# Frill Neck Enclosure



## DeadlyDanny80 (Jan 29, 2015)

Refurbished Northern Territory Frill Neck Enclosure...

My Male CK & Female Ruby Rose with Red frill...


----------



## getarealdog (Jan 29, 2015)

Very nicely done, I'm sure they will enjoy themselves in there.


----------



## PistolPython (Jan 30, 2015)

I just got a Frilly and your design looks awsome. It give me some great ideas. Is that a serpens 200 from reptile one?
Did you get the back wall made up or did it come with the vivarium.


----------



## DeadlyDanny80 (Jan 30, 2015)

PistolPython said:


> I just got a Frilly and your design looks awsome. It give me some great ideas. Is that a serpens 200 from reptile one?
> Did you get the back wall made up or did it come with the vivarium.


Frillies are so awesome & have personality plus... Yes that's a Serpens 200... I had the background custom made by newellistic reptile displays here in Brisbane... Its 900mm long x 900mm wide x 1200mm high... 2 x 125 watt MVB's to provide to basking spots so each frillie gets adequate UV & heat


----------



## PistolPython (Jan 31, 2015)

Thanks for the info. I had a look at the newellistic web site and they are very well priced and they look fantastic. Definitely look into a back ground when i get another set up.


----------



## DeadlyDanny80 (Feb 1, 2015)

PistolPython said:


> Thanks for the info. I had a look at the newellistic web site and they are very well priced and they look fantastic. Definitely look into a back ground when i get another set up.

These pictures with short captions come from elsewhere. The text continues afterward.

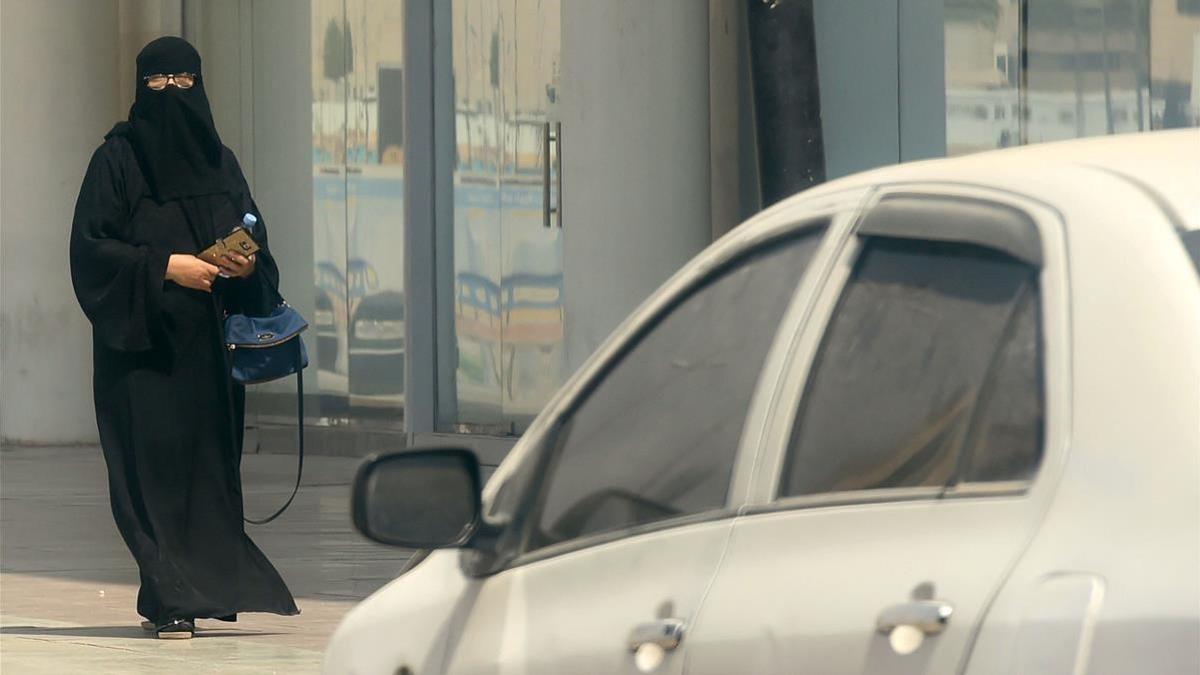 Una mujer saudí camina junto a un coche en una calle de Riad, la capital de Arabia Saudí, el 27 de septiembre.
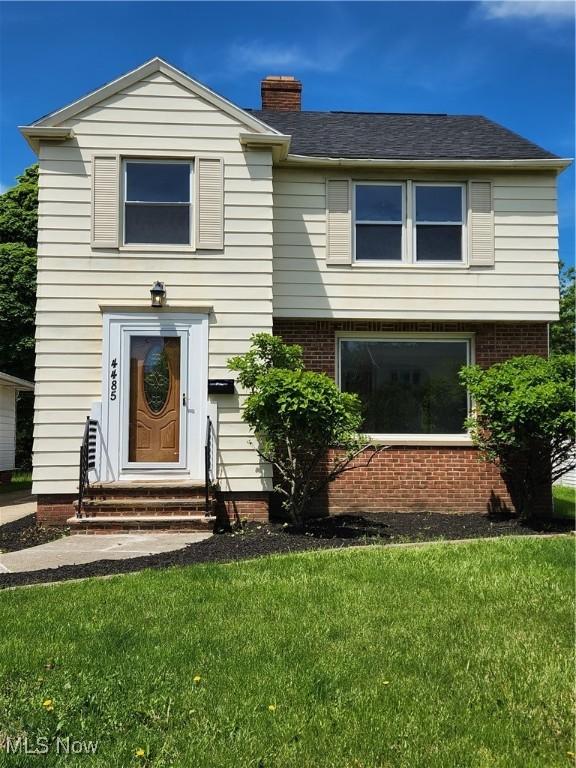 4485 Baintree Rd, University Heights, OH 44118 - view of front of property with a front lawn, entry steps, a chimney, and brick siding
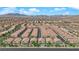An aerial view shows a community offering low-maintenance desert landscaping and a desirable neighborhood layout at 8658 Tom Noon Ave # 103, Las Vegas, NV 89178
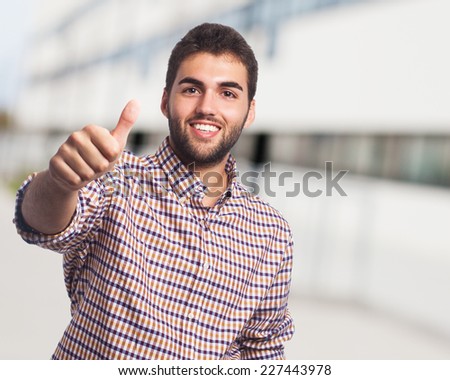 portrait of a handsome young man with thumb up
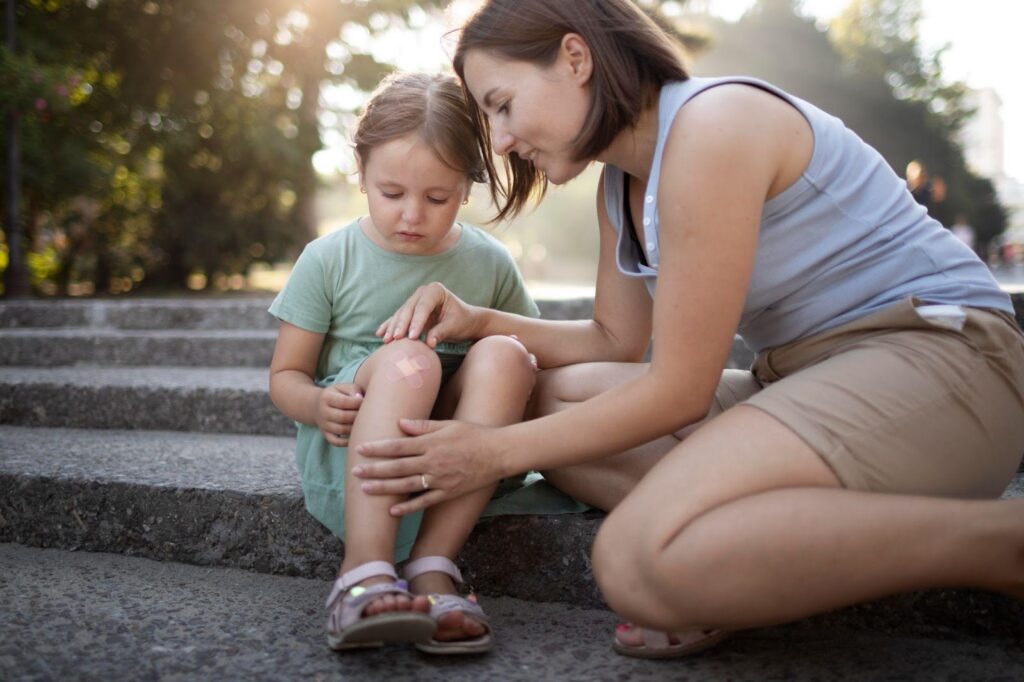 A mother tending to her child's injured knee on the side of a road, symbolizing care after an accident. This image relates to child injury claims, emphasizing the legal rights and compensation available for minors injured due to negligence.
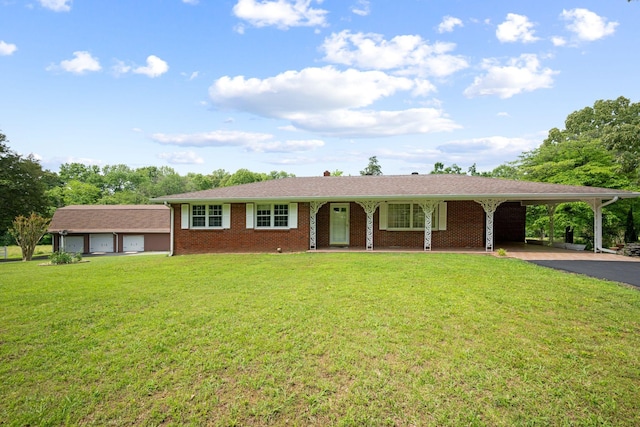 915 Taylor Cir, Burns, TN 37029 - ranch-style house with asphalt driveway, a front lawn, brick siding, and covered porch
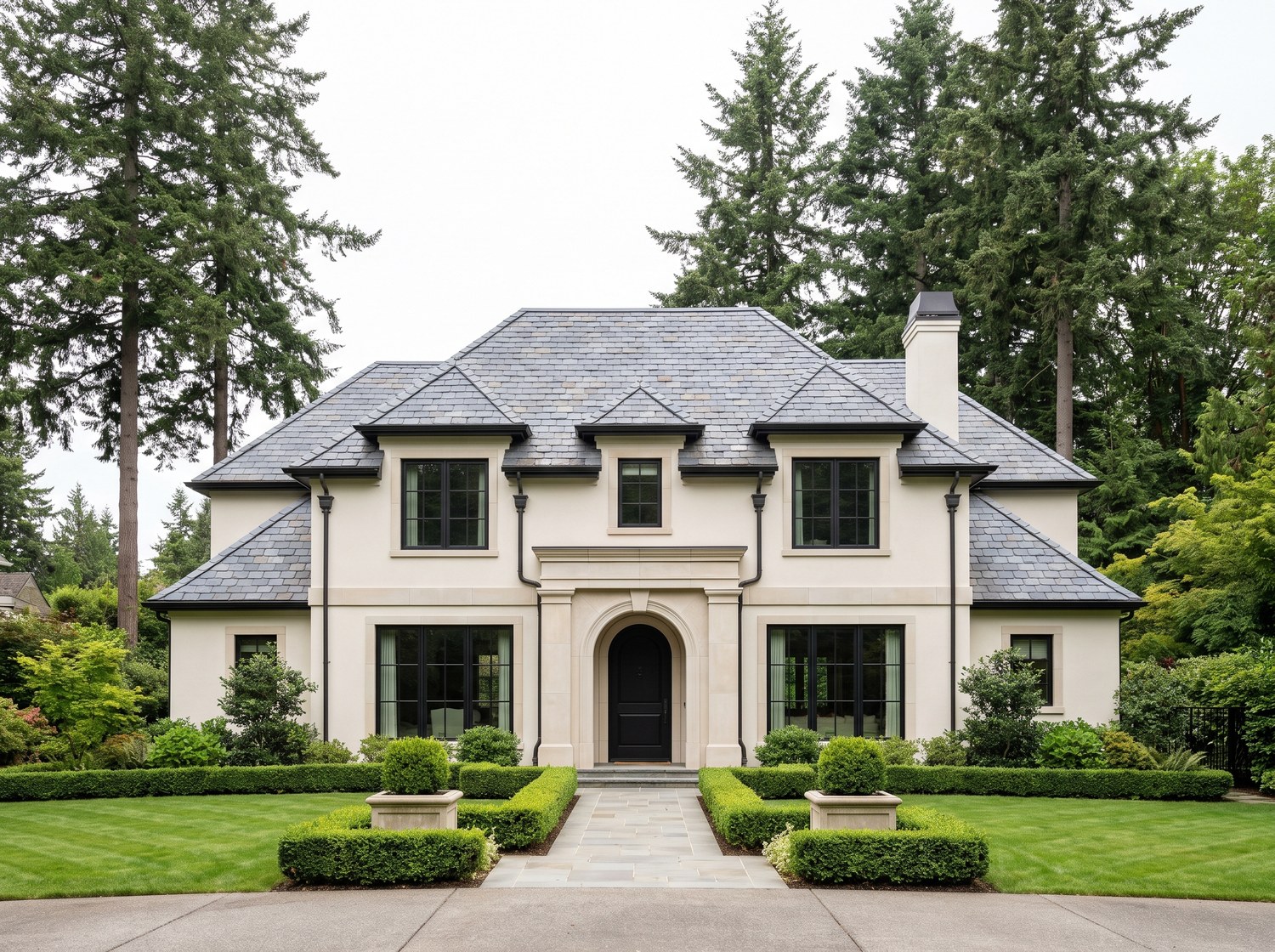 Natural blue-gray slate roof on a limestone estate home in Greater Seattle, seen from the driveway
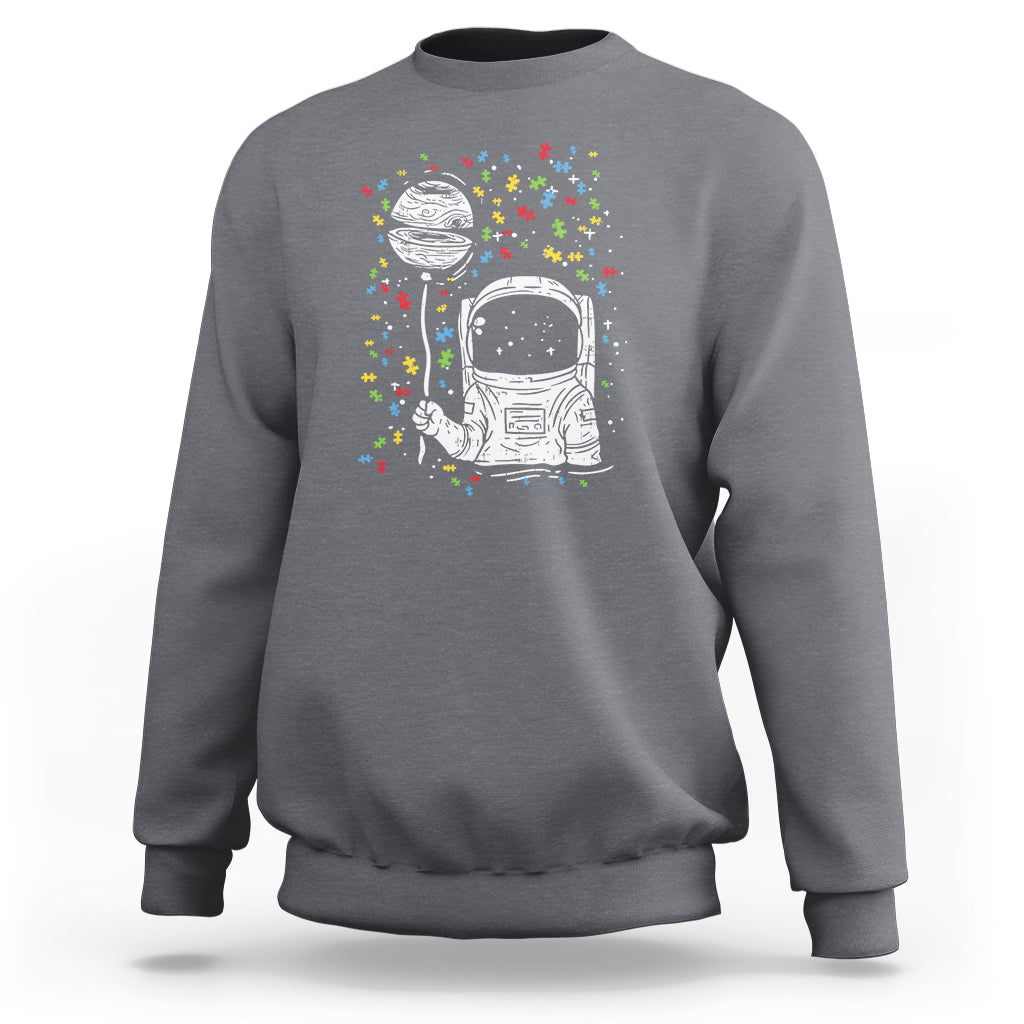 Charcoal gray sweatshirt with astronaut graphic and colorful starburst print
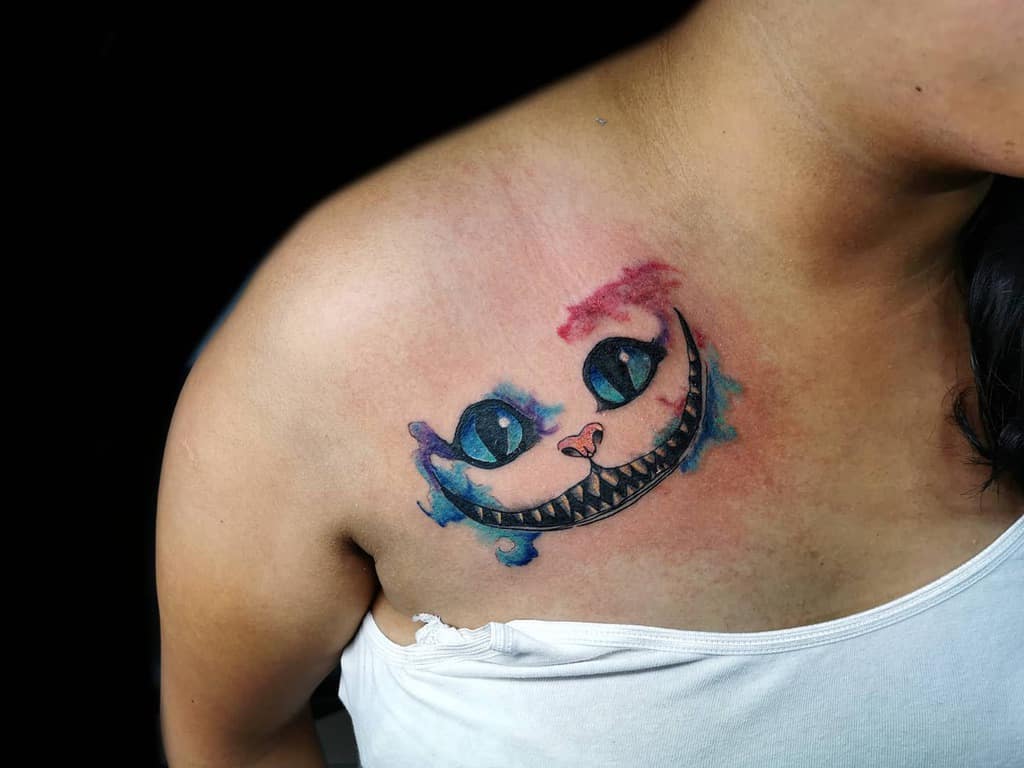 Beautiful Cheshire Cat tattoo on shoulder for women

He does a fantastic job... Well worth it


----------



## reptalica (Feb 4, 2015)

DeadlyDanny80 said:


> Frillies are so awesome & have personality plus... Yes that's a Serpens 200... I had the background custom made by newellistic reptile displays here in Brisbane... Its 900mm long x 900mm wide x 1200mm high... 2 x 125 watt MVB's to provide to basking spots so each frillie gets adequate UV & heat



Which brand MVB's do you use mate?

I only run MVB's with my Central Netted colony.


----------



## DeadlyDanny80 (Feb 4, 2015)

reptalica said:


> Which brand MVB's do you use mate?
> 
> I only run MVB's with my Central Netted colony.


Hi Mate, I use 2 x 125 watt exo Terra MVB's in this frilly enclosure & also 1 x 125 watt exo terra MVB in my bearded dragon enclosure also... Getting good basking temps....


----------



## imported_Varanus (Feb 5, 2015)

Nice work. These are the next best thing to MVB's. Externally ballasted, so last longer, though they need to for the price...I won't be switching back, though.


----------